The eXtreme Markup Languages conference got me thinking about the upsides and downsides of XML, XSLT, CSS and related standards.

When I try to take a step back and get an “outside” view, these standards all have bigger and smaller problems in their widespread adoption.

Let’s start with XML. XML is widely adopted, but still many compatibility problems arise that XML was actually designed to prevent. Let me give you an example: I was writing a java application for a mobile phone. To transmit data to the phone I decided to use XML, hoping that I run into less problems than by using own data formats. Still this was rather painful: the J2ME on the phones I tested on had very different capabilities - and most were lacking character set support. So I actually had to remove the charset specification from the XML file to get it working on all phones: one didn’t read the file when the encoding was UTF-8, the other failed when I used latin1.

Other problems with XML “support” I frequently run into are Java and PHP programmers not using a proper XML writer to generate the output (but println() statements, and of course not paying attention to proper character escaping…) and similar issues on the reader side. Buffers not capable to store the long strings in some XML attribute of a special case etc. - the list goes on and on.

One of the problems with XML is that almost no user of it has ever read the full specs, because they are just way too much for them. Neither do they bother to learn the XML writer APIs, since they’ve always been writing XML with their text editor, too…

XSLT (since very few people use XSL-FO, and XPath is somewhat “omnipresent” I rip out the transformations) has very different problems: very few people understand it. And even less are comfortable with writing it.

While in theory XSLT is a nice and easy language - and a very clean, declarative and functional language - why do the “users” have so many problems with it? My guess is, that the language is very clumsy. Compare writing XSLT code with code in other languages, either Java, Python, or to have a fairer comparision: Haskell. In any of these languages, the code written by the average programmer is a lot easier to understand than in XSLT. I’m not bitching about not being able to modify variables (it’s functional, and I’ve learned how to write code in functional languages as well as the benefits) but I blame much to the syntax of XSLT - and XML. I don’t want to give full examples here, but just look at the way you pass variables into templates. This really doesn’t increase readability.

Some of the issues with XSLT could be remedied by having a free, widely adopted editor (testware or shareware won’t do, you need to achieve an eclipse-like community status, so OpenSource is the way to go!) which somehow hides the syntax from the average programmer and doesn’t force you to either learn new shortcuts or use the mouse (which would make me continue using vim, since I’m way faster with it). Also, no user of XML should have to write XML with a normal text editor if we want to get rid of broken XML files… But maybe it would be easier to just make a new transformation language designed for the person writing the code, not for the parser…

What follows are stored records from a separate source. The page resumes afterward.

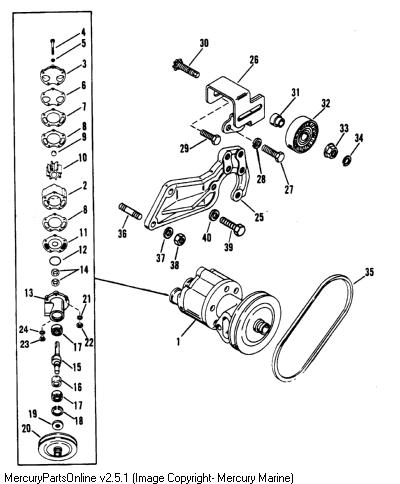 4
5
3
6
7
8
9
10
2
8
11
12
14
13
21
24
23
17
22
15
16
17
18
19
20
30
26
31
32
33
34
29
28
27
25
36
40
39
37
38
35
1

MercuryPartsOnline v2.5.1 (Image Copyright- Mercury Marine)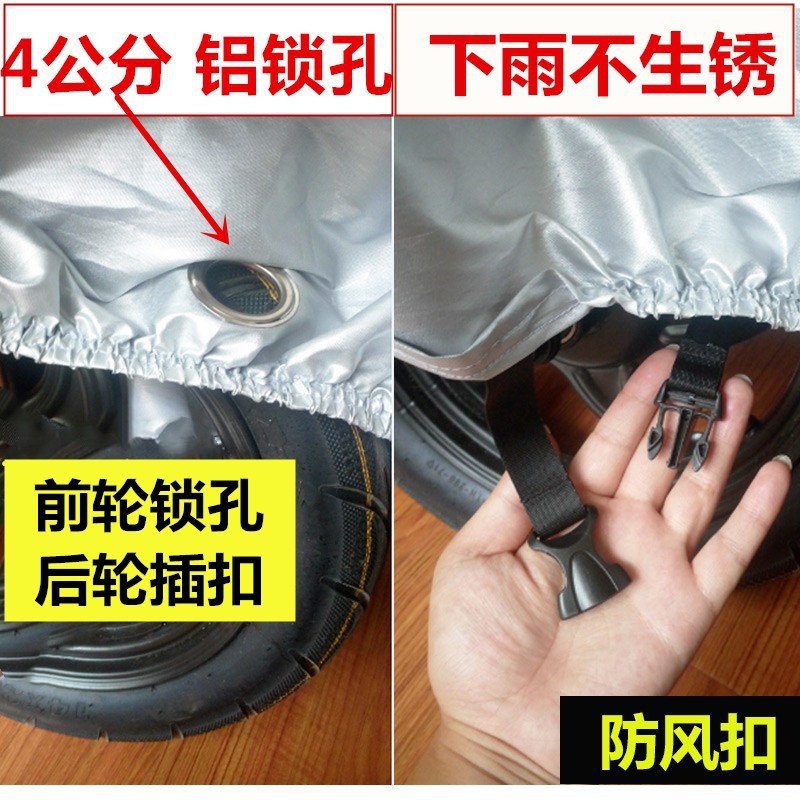 4公分 铝锁孔

下雨不生锈

前轮锁孔
后轮插扣

防风扣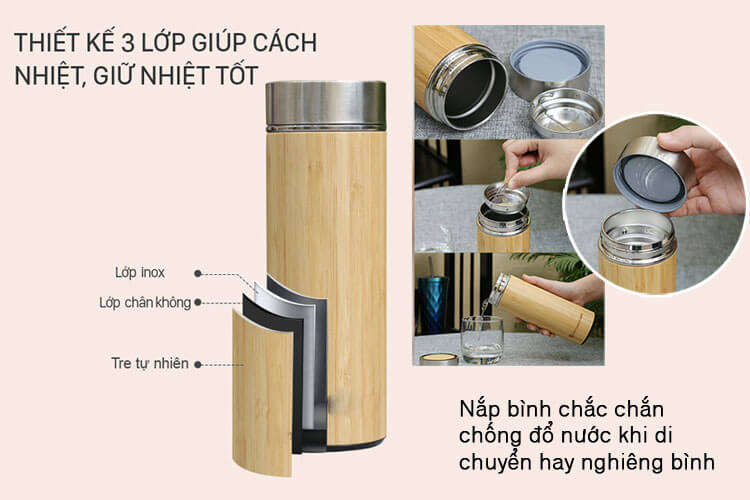 THIẾT KẾ 3 LỚP GIÚP CÁCH NHIỆT, GIỮ NHIỆT TỐT

Lớp inox

Lớp chân không

Tre tự nhiên

Nắp bình chắc chắn chống đổ nước khi di chuyển hay nghiêng bình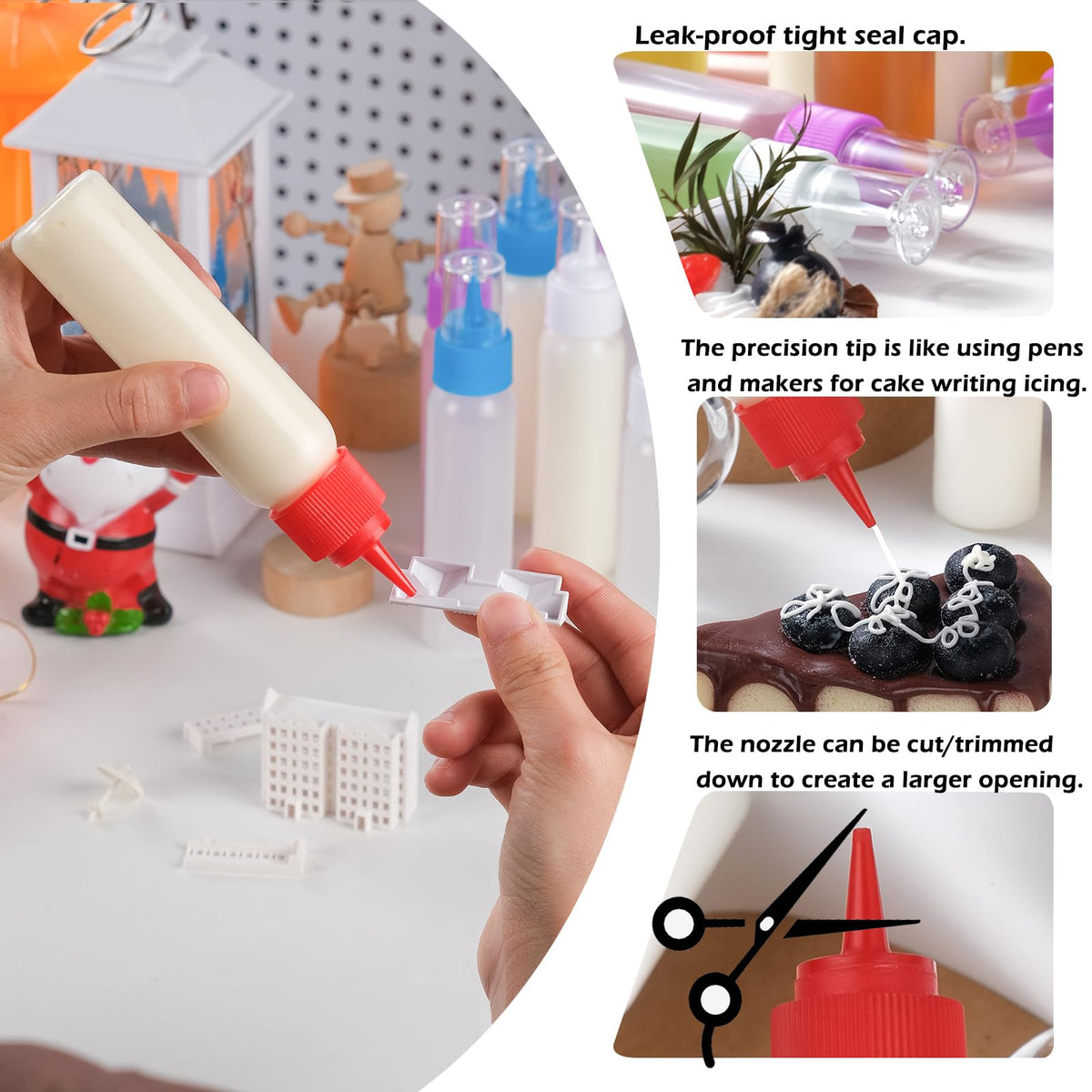 Leak-proof tight seal cap.

The precision tip is like using pens and makers for cake writing icing.

The nozzle can be cut/trimmed down to create a larger opening.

My complaints about CSS (apart from Microsoft having serious bugs in their CSS support) are mostly that it’s like an alien language here. While it’s syntax is nice, compact and easy to read (in contrast to XSLT), it doesn’t fit together with the rest of the puzzle. What especially bites me are constructs such as

  a:before { content:"<b>"; }
  a:after  { content:"</b>"; }

Ouch! How is anyone expected to verify the resulting document?

Of course there are cases where you can use this very nicely, but you can also do very ugly things… :-(

(If you want to see a nice thing you can do with that, add the following line to your mozilla profiles chrome/userContent.css: a[href$=".pdf"]:after {font-size: 10px; color: red; content: " [PDF]";} which will add a red [PDF] after any link to a pdf file. Very handy.)

Well, enough rant for today. Especially since I don’t have a clear proposal on what to do. I’m not trying to say “you are doing it all wrong”, I’m only trying to point out what I see as the biggest issues.

Let the flamewars begin! (Sorry, my blog doesn’t allow comments or trackbacks by design - it’s intentionally read-only for the web server.)

[Update 08/17/05: Seo Sanghyeon pointed me to NiceXSL, a simplified syntax for XSLT, but he also says that it isn’t just the syntax that makes XSLT difficult for most users.]